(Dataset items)

++++++

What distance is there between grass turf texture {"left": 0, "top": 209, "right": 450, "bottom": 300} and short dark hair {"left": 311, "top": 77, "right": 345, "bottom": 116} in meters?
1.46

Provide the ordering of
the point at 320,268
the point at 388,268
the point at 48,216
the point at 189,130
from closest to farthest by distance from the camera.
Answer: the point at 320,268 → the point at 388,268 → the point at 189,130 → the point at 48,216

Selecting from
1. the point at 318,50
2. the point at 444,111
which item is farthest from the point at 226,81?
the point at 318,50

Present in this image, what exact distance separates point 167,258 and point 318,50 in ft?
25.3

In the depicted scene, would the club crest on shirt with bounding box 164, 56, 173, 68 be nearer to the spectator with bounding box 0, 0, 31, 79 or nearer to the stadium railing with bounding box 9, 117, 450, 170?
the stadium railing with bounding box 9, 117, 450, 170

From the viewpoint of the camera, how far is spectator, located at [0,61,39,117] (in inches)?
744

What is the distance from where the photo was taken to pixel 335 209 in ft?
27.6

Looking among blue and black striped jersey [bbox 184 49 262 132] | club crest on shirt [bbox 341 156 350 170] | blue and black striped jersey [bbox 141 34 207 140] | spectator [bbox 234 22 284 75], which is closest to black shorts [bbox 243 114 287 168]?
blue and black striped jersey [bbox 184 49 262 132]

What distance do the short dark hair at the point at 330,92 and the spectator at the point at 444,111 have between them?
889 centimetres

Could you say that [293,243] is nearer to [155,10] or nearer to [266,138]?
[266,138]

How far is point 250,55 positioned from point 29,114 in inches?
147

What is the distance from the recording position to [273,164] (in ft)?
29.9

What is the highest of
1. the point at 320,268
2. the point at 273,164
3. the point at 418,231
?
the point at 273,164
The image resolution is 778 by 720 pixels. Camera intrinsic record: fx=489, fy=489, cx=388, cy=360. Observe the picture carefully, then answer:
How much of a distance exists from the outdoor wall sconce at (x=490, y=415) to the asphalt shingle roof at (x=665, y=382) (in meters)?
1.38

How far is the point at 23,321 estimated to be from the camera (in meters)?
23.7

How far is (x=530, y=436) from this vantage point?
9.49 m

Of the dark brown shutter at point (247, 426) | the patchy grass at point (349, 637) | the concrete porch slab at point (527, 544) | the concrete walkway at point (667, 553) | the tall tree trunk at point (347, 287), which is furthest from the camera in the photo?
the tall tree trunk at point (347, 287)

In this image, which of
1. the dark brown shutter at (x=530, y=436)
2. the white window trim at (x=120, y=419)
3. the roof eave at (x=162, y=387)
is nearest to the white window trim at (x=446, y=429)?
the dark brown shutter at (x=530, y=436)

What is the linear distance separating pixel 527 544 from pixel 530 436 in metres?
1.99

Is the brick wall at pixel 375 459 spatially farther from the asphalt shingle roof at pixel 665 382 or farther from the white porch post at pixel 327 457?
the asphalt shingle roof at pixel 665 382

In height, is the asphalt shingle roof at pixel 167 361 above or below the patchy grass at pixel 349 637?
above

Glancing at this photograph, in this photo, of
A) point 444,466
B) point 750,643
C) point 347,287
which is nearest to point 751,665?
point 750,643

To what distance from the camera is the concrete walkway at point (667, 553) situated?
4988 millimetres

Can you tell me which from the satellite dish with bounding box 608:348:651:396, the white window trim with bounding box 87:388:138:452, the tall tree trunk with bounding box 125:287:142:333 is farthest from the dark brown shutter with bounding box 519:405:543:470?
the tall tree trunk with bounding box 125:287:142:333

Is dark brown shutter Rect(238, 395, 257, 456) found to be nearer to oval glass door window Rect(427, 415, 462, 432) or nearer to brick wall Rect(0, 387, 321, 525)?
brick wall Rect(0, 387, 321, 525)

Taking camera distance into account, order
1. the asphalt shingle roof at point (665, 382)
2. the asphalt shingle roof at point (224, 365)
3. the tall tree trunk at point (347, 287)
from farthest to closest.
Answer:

++++++

### Exercise
Extract the complete data, matching each line exactly.

### Output
What distance is there between grass turf texture {"left": 0, "top": 209, "right": 450, "bottom": 300} and short dark hair {"left": 311, "top": 77, "right": 345, "bottom": 116} in meters?
1.46

Provide the ordering of
the point at 320,268
the point at 388,268
the point at 48,216
the point at 189,130
from closest to farthest by distance from the camera.
Answer: the point at 320,268 → the point at 388,268 → the point at 189,130 → the point at 48,216

Selecting from
1. the point at 318,50
2. the point at 444,111
which item is farthest from the point at 226,81?
the point at 318,50

Present in this image, what exact distance separates point 167,258 and point 318,50 in ft?
25.3

In the depicted scene, would the club crest on shirt with bounding box 164, 56, 173, 68 be nearer to the spectator with bounding box 0, 0, 31, 79 or nearer to the stadium railing with bounding box 9, 117, 450, 170?
the stadium railing with bounding box 9, 117, 450, 170

From the viewpoint of the camera, how far is spectator, located at [0,61,39,117] (in inches)?
744

What is the distance from where the photo was taken to pixel 335 209 in ft?
27.6

Looking among blue and black striped jersey [bbox 184 49 262 132] | club crest on shirt [bbox 341 156 350 170] | blue and black striped jersey [bbox 141 34 207 140] | spectator [bbox 234 22 284 75], which is closest to black shorts [bbox 243 114 287 168]?
blue and black striped jersey [bbox 184 49 262 132]

What distance do the short dark hair at the point at 330,92 and the spectator at the point at 444,111 have between them?
889 centimetres

Could you say that [293,243] is nearer to [155,10] or nearer to [266,138]?
[266,138]

How far is point 250,55 positioned from point 29,114 in inches?
147

What is the distance from the recording position to [273,164] (in ft)?
29.9

What is the highest of
1. the point at 320,268
2. the point at 273,164
3. the point at 418,231
?
the point at 273,164
The image resolution is 778 by 720 pixels. Camera intrinsic record: fx=489, fy=489, cx=388, cy=360. Observe the picture carefully, then answer:
How much of a distance exists from the outdoor wall sconce at (x=490, y=415) to the asphalt shingle roof at (x=665, y=382) (in meters)?
1.38

How far is the point at 23,321 estimated to be from the camera (in meters)?
23.7

How far is (x=530, y=436) from this vantage point?
9.49 m

Of the dark brown shutter at point (247, 426) | the patchy grass at point (349, 637) | the concrete porch slab at point (527, 544) | the concrete walkway at point (667, 553) | the tall tree trunk at point (347, 287), which is furthest from the camera in the photo?
the tall tree trunk at point (347, 287)

In this image, which of
1. the dark brown shutter at (x=530, y=436)
2. the white window trim at (x=120, y=419)
3. the roof eave at (x=162, y=387)
is nearest to the white window trim at (x=446, y=429)?
the dark brown shutter at (x=530, y=436)

What is the linear distance separating pixel 527 544 from pixel 530 436 in metres?
1.99

Is the brick wall at pixel 375 459 spatially farther from the asphalt shingle roof at pixel 665 382 or farther from the white porch post at pixel 327 457?
the asphalt shingle roof at pixel 665 382

In height, is the asphalt shingle roof at pixel 167 361 above or below the patchy grass at pixel 349 637?
above

Glancing at this photograph, in this photo, of
A) point 444,466
B) point 750,643
C) point 347,287
which is nearest to point 751,665?
point 750,643

To what distance from the camera is the concrete walkway at point (667, 553) situated?
4988 millimetres

Can you tell me which from the satellite dish with bounding box 608:348:651:396, the white window trim with bounding box 87:388:138:452, the tall tree trunk with bounding box 125:287:142:333 is farthest from the dark brown shutter with bounding box 519:405:543:470?
the tall tree trunk with bounding box 125:287:142:333

Is dark brown shutter Rect(238, 395, 257, 456) found to be nearer to oval glass door window Rect(427, 415, 462, 432) or nearer to brick wall Rect(0, 387, 321, 525)?
brick wall Rect(0, 387, 321, 525)

Taking camera distance into account, order
1. the asphalt shingle roof at point (665, 382)
2. the asphalt shingle roof at point (224, 365)
3. the tall tree trunk at point (347, 287)
from farthest to closest.
Answer:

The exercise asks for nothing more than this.